Ralentir pour savourer
C’est une tendance générale. Les retransmissions sportives à la télévision sont regardées par un public de plus en vieillissant à l’image des journaux dont les versions papiers restent encore prisées des seniors. Le reste de la masse de l’audience se disperse à travers le streaming, légal ou illégal, qui a transformé les modes de consommation et les automatismes. En vérité, le public n’est plus aussi exactement mesurable et il est donc difficile de savoir ce qu’il recherche exactement au milieu de ses pérégrinations et de ses détours par les mobiles ou réseaux sociaux. Mais le marketing qui dirige tout, à l’image du transfert de Neymar au PSG, a imposé la règle générale qu’il n’y aurait donc plus une seconde à perdre puisque, c’est bien connu, «le temps, c’est de l’argent».
Sauf qu’il n’y a pas non plus aussi conservateur qu’un passionné lié à un sport en particulier et qui ne se retrouve pas forcément dans ce nouveau séquençage imposé. L’amateur aime aussi déguster longtemps devant son poste de télévision. La réforme envisagée de la Coupe Davis, avec un passage à des matches au meilleur des trois manches au lieu de cinq pour fluidifier le week-end, a ainsi suscité l’ire des accros de l’épreuve sur les réseaux sociaux au point –conséquence?– qu’un vote organisé à ce sujet au sein de la Fédération internationale de tennis a tourné à un fiasco pour les tenants de la réforme: retoquée!
Il y a quelques jours, lors du dernier tour du British Open de golf, tandis que Jordan Spieth et Matt Kuchar, en lutte pour la victoire venaient d’être avertis par le juge-arbitre qu’ils étaient trop lents dans leur progression, le spectacle a justement basculé dans une dimension historique lors d’une séquence de trente minutes où il ne s’est rien passé au niveau du jeu, mais qui restera dans les annales. Trente minutes pendant lesquelles Spieth a pu croire qu’il avait perdu le tournoi en s’étant égaré au-delà d’une butte avant de finir l’épreuve en vainqueur nanti de ce souvenir inoubliable.

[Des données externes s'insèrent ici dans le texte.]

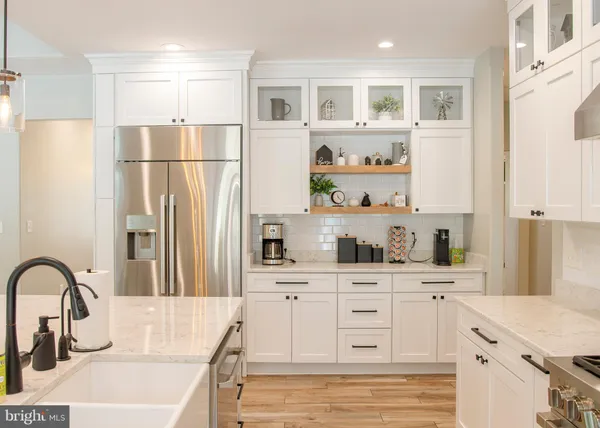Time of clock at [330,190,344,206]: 11:22
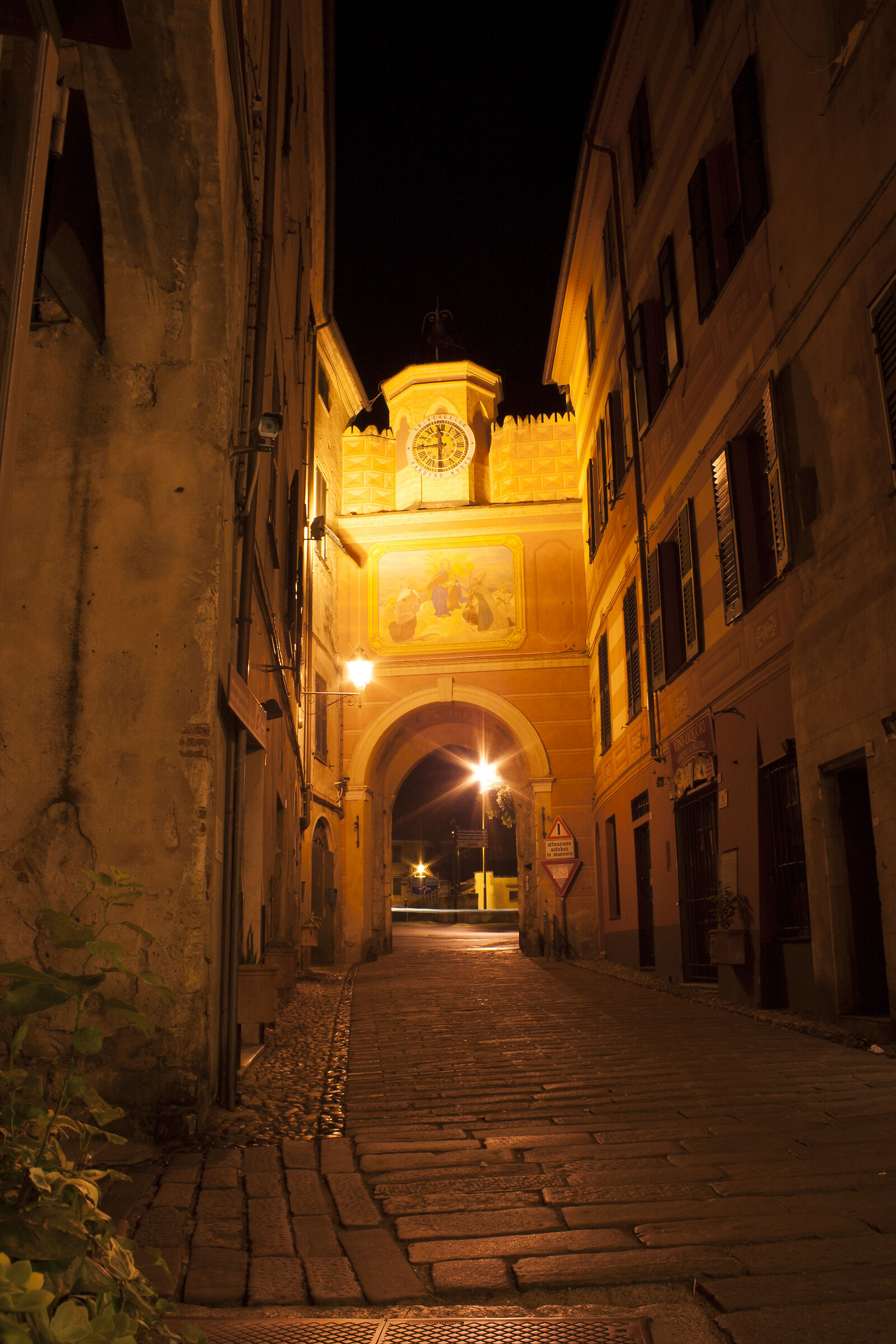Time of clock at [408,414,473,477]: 11:44
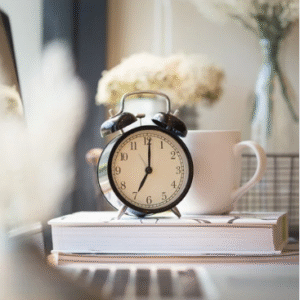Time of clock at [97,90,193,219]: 7:00
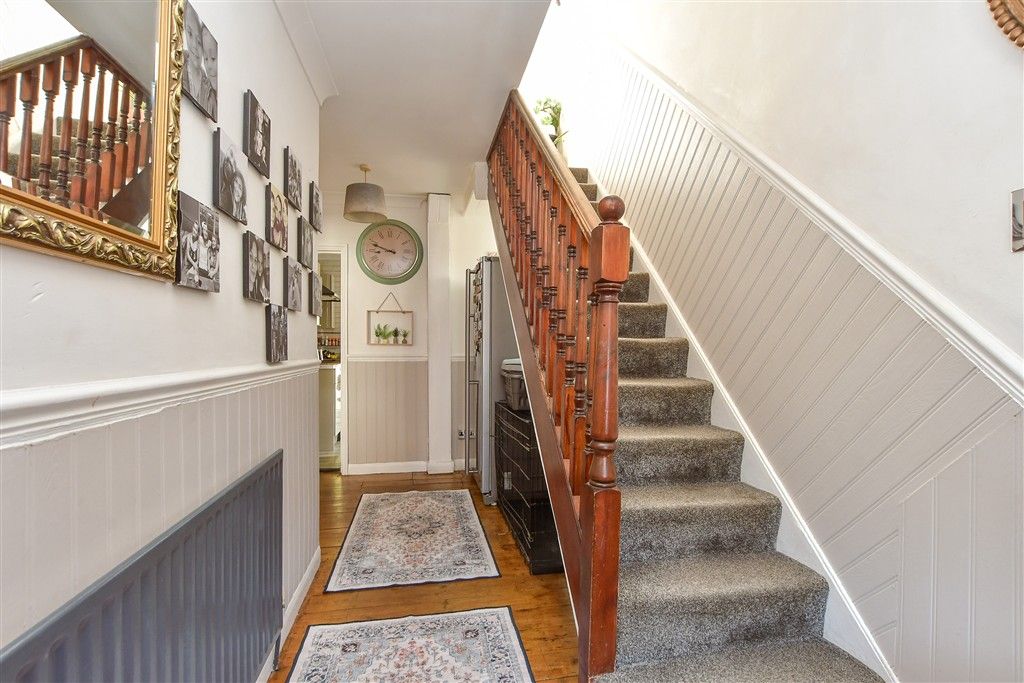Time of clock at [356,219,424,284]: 8:48
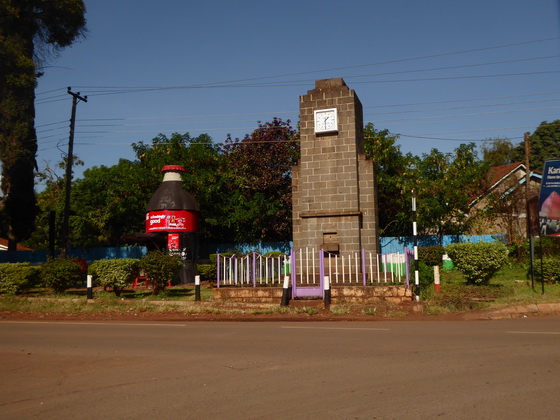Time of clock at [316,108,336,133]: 1:30
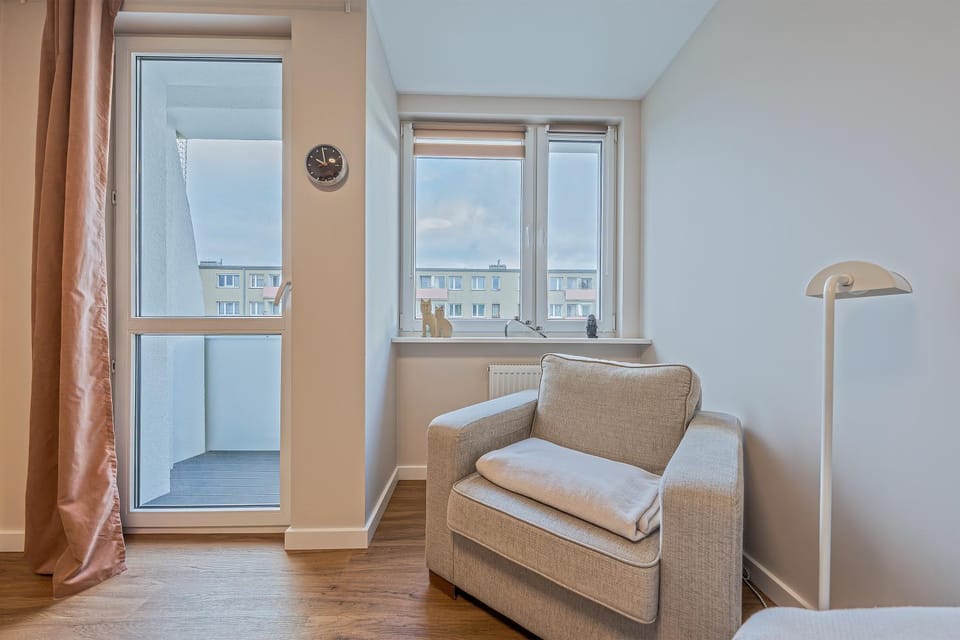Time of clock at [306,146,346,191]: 9:58
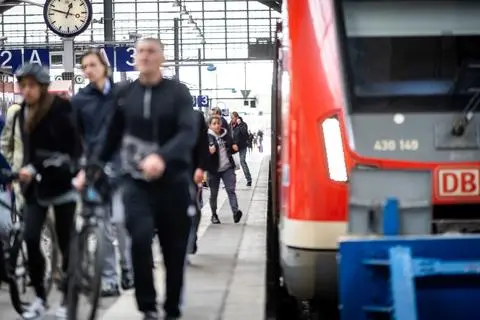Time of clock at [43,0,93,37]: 12:47
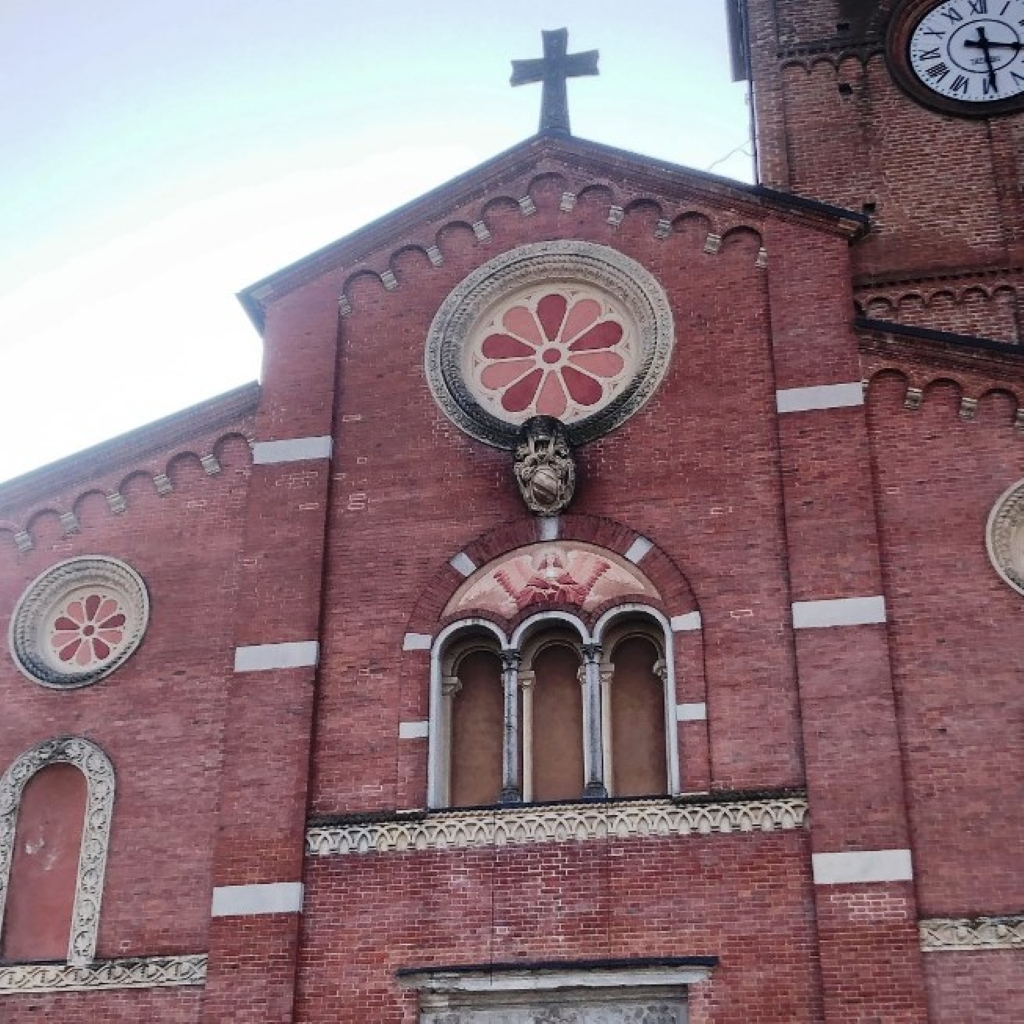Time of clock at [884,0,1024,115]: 3:29
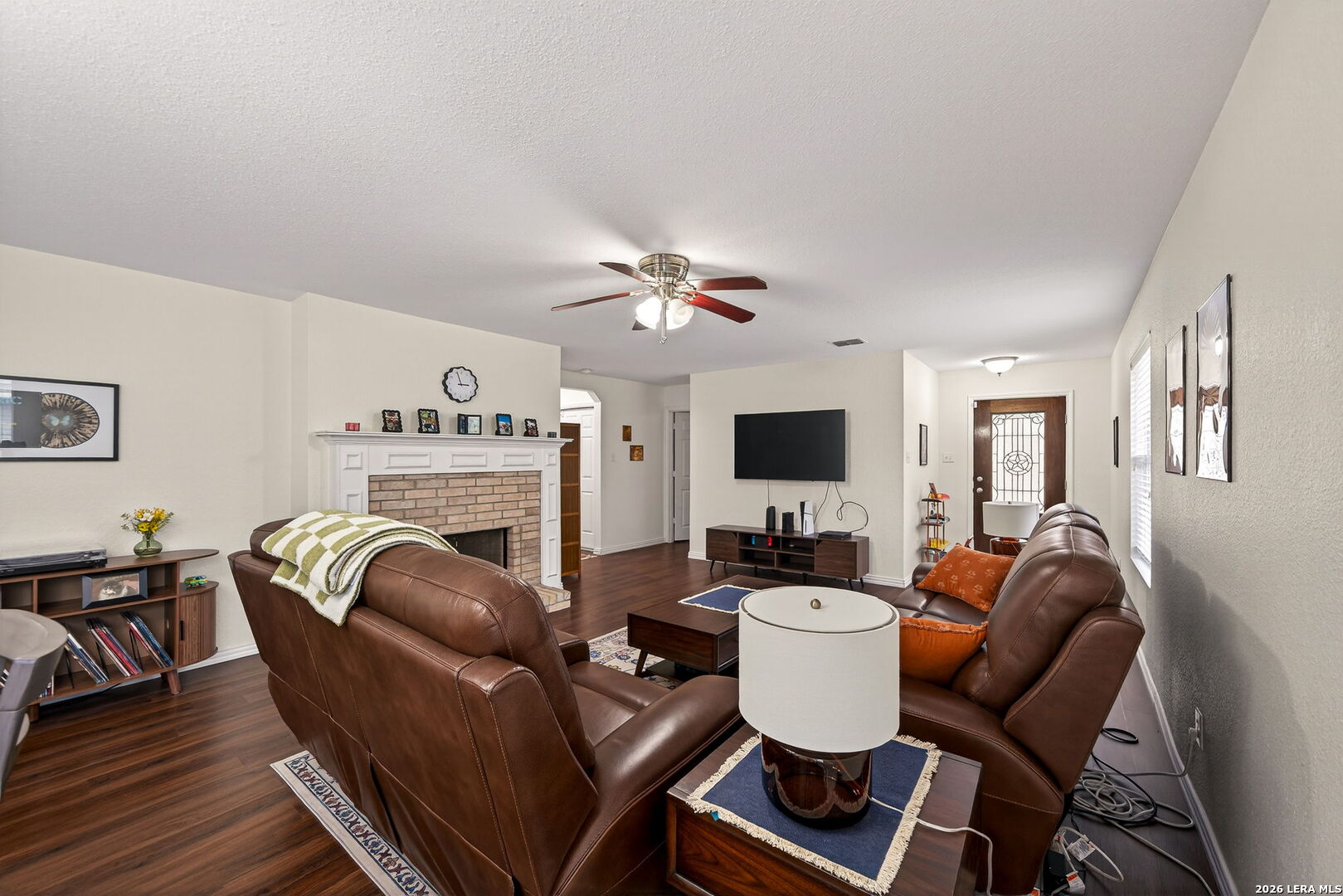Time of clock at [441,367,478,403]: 2:58
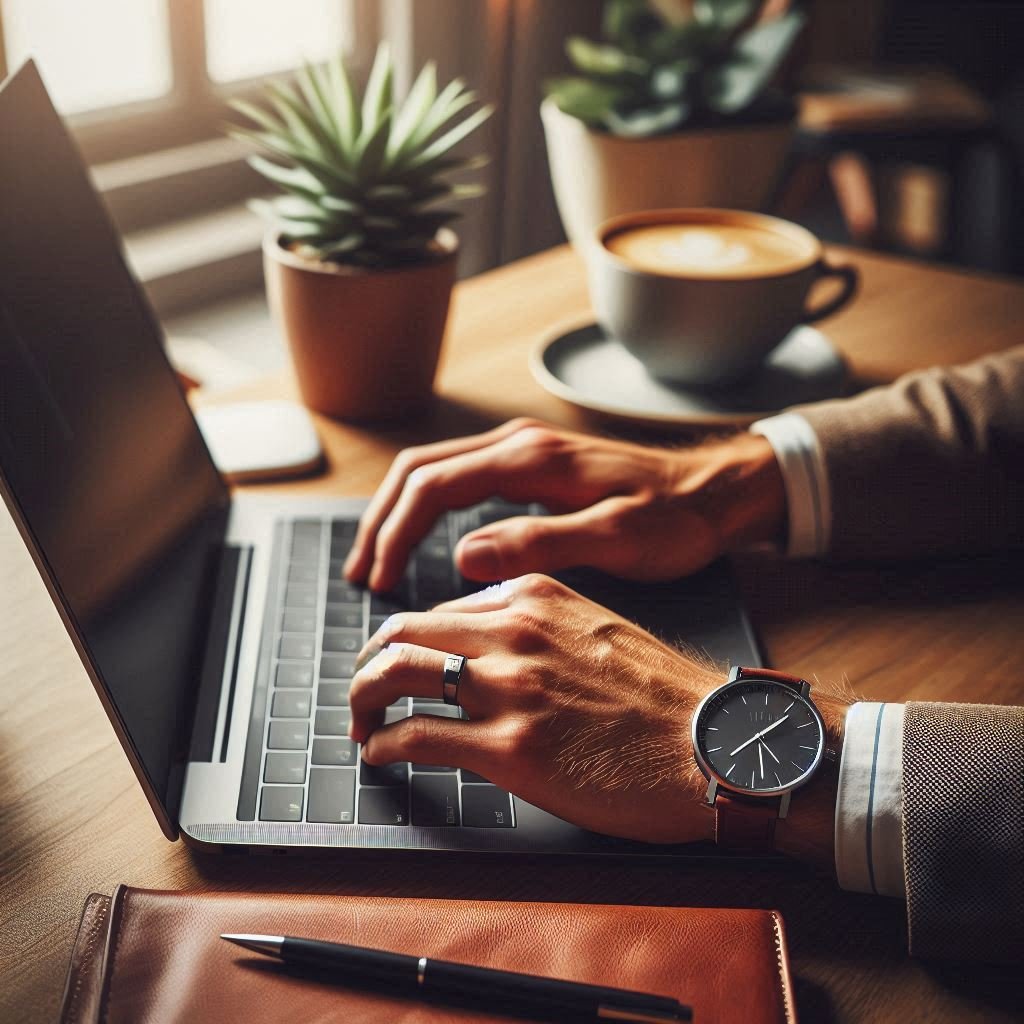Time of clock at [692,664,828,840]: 1:28
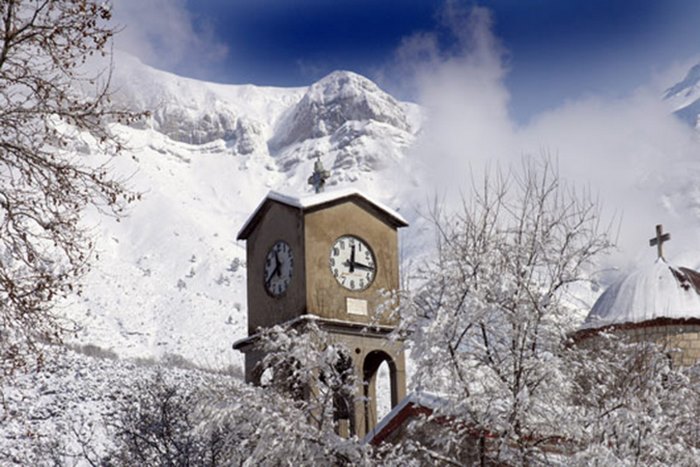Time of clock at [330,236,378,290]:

Et paradoxe: toute sa vie, Usain Bolt a passé son temps à défier le chronomètre, mais il a toujours pris soin de le prendre pour partager et mettre en scène ses triomphes une fois la ligne franchie dans des tours d’honneur aussi joyeux qu’interminables. Le temps, comme l’improvisation, n’est pas toujours l’ennemi du champion, du téléspectateur et du sport en général.